The tags pseudo and pseudo64 indicate that this instruction form is redundant with others listed in the table and should be ignored when generating disassembly or instruction scanning programs. The pseudo64 tag is reserved for the case where the manual lists an instruction twice, once with the optional 64-bit mode REX byte. Since most decoders will handle the REX byte separately, the form with the unnecessary REX is tagged pseudo64.

Corrections and Additions ¶

The x86spec program makes various corrections to the Intel manual data as part of extracting the information. Those corrections are described above.

The x86spec program also adds a few well-known undocumented instructions, such as UD1 and FFREEP.

Examples ¶

The latest version of the CSV file is available in this Git repository and also online at https://golang.org/s/x86.csv. It is meant to be human-readable for quick reference and also to be input for generating tools that operate on x86 machine code.

To print instruction syntaxes introduced by the Pentium II and P6, using https://rsc.io/csv2tsv to prepare the table for processing by awk:

csv2tsv x86.csv | awk -F'\t' '$5 == "PentiumII" || $5 == "P6" { print $1 }'

The x86map program (https://golang.org/x/arch/x86/x86map) reads the CSV file and generates an x86 instruction decoder in the form of a simple byte-code program. This decoder is the core of the disassembler in the x86asm package (https://golang.org/x/arch/x86/x86asm).

────────────────────────────────────────

WRITTEN TASK 1:
Translate this sentence from the x86 CSV passage into Spanish: "The x86spec program also adds a few well-known undocumented instructions, such as UD1 and FFREEP."

Region annotation entries
────────────────────────────────────────

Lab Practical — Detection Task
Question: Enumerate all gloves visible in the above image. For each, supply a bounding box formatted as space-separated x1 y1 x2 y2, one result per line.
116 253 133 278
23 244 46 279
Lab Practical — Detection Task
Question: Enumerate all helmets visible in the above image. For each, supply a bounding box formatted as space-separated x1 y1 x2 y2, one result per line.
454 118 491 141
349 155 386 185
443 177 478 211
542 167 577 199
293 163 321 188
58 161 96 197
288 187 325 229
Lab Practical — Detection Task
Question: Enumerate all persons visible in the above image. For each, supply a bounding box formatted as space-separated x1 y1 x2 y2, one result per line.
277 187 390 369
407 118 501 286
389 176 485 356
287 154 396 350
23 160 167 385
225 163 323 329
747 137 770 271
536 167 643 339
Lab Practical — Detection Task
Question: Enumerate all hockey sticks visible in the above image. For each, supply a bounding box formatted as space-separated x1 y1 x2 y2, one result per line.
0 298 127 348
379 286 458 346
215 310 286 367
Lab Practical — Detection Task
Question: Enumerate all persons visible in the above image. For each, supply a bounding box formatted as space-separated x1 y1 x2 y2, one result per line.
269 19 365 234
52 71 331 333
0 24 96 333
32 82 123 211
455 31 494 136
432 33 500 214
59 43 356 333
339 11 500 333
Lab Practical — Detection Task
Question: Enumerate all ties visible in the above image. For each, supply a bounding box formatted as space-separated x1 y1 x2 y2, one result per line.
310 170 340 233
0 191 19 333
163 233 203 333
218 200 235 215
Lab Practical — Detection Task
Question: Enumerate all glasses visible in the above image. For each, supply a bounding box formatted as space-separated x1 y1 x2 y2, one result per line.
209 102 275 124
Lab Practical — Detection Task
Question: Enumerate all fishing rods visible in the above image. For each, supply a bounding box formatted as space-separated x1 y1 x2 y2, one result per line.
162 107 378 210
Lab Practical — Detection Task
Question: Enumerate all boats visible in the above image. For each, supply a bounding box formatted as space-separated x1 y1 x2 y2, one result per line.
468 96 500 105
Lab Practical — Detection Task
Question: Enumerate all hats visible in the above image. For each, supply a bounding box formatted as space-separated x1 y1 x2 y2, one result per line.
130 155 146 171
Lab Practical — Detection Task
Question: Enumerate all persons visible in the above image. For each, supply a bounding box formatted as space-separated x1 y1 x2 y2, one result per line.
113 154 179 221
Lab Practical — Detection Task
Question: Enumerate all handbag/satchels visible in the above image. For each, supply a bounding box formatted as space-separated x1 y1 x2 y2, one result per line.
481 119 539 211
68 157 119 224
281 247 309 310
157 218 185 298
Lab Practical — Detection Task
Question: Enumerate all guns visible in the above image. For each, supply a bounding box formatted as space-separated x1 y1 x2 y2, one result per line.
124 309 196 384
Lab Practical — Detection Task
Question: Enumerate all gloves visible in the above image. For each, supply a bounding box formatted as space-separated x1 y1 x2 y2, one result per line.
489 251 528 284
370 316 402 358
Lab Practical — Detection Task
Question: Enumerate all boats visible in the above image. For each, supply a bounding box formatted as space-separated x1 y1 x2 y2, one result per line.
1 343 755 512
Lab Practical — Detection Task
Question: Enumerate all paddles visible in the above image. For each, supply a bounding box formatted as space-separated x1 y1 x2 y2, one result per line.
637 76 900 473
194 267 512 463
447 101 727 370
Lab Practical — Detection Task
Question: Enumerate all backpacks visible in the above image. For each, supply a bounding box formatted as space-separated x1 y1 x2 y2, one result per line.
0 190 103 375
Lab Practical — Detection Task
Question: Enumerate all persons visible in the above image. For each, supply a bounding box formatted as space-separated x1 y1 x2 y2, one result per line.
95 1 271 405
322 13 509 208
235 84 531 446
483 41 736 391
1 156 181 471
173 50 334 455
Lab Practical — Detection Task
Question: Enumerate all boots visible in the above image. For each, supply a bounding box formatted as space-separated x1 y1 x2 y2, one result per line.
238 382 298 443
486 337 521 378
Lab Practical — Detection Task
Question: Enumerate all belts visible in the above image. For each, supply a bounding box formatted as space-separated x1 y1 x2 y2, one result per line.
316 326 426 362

────────────────────────────────────────

WRITTEN TASK 2:
Rewrite the records from their first line through the line containing "288 187 325 229", inclusive, with the requests included. Add 115 to every bounding-box coordinate.

TASK OUTPUT 1:
El programa x86spec también añade algunas instrucciones no documentadas muy conocidas, como UD1 y FFREEP.

TASK OUTPUT 2:
Lab Practical — Detection Task
Question: Enumerate all gloves visible in the above image. For each, supply a bounding box formatted as space-separated x1 y1 x2 y2, one result per line.
231 368 248 393
138 359 161 394
Lab Practical — Detection Task
Question: Enumerate all helmets visible in the above image. For each, supply a bounding box formatted as space-separated x1 y1 x2 y2, one result per line.
569 233 606 256
464 270 501 300
558 292 593 326
657 282 692 314
408 278 436 303
173 276 211 312
403 302 440 344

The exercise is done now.